- **Information shown**:
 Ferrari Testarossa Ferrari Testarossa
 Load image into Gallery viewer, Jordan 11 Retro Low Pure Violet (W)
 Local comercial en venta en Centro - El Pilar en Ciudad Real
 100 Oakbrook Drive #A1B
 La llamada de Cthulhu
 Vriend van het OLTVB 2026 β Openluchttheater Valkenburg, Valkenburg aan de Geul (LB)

* * *

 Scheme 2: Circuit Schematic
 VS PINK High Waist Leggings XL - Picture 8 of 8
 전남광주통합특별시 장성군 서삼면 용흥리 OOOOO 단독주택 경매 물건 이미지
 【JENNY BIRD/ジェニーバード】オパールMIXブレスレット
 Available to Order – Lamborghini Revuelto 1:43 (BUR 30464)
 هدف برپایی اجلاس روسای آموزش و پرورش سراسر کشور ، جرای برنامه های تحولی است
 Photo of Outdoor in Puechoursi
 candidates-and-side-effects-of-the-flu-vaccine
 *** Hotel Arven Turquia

- **What this task involves**: Retype the listing starting at the line containing "Scheme 2: Circuit Schematic" and ending at the line containing "Hotel Arven Turquia", both included.

- **Result of the exercise**:
 Scheme 2: Circuit Schematic
 VS PINK High Waist Leggings XL - Picture 8 of 8
 전남광주통합특별시 장성군 서삼면 용흥리 OOOOO 단독주택 경매 물건 이미지
 【JENNY BIRD/ジェニーバード】オパールMIXブレスレット
 Available to Order – Lamborghini Revuelto 1:43 (BUR 30464)
 هدف برپایی اجلاس روسای آموزش و پرورش سراسر کشور ، جرای برنامه های تحولی است
 Photo of Outdoor in Puechoursi
 candidates-and-side-effects-of-the-flu-vaccine
 *** Hotel Arven Turquia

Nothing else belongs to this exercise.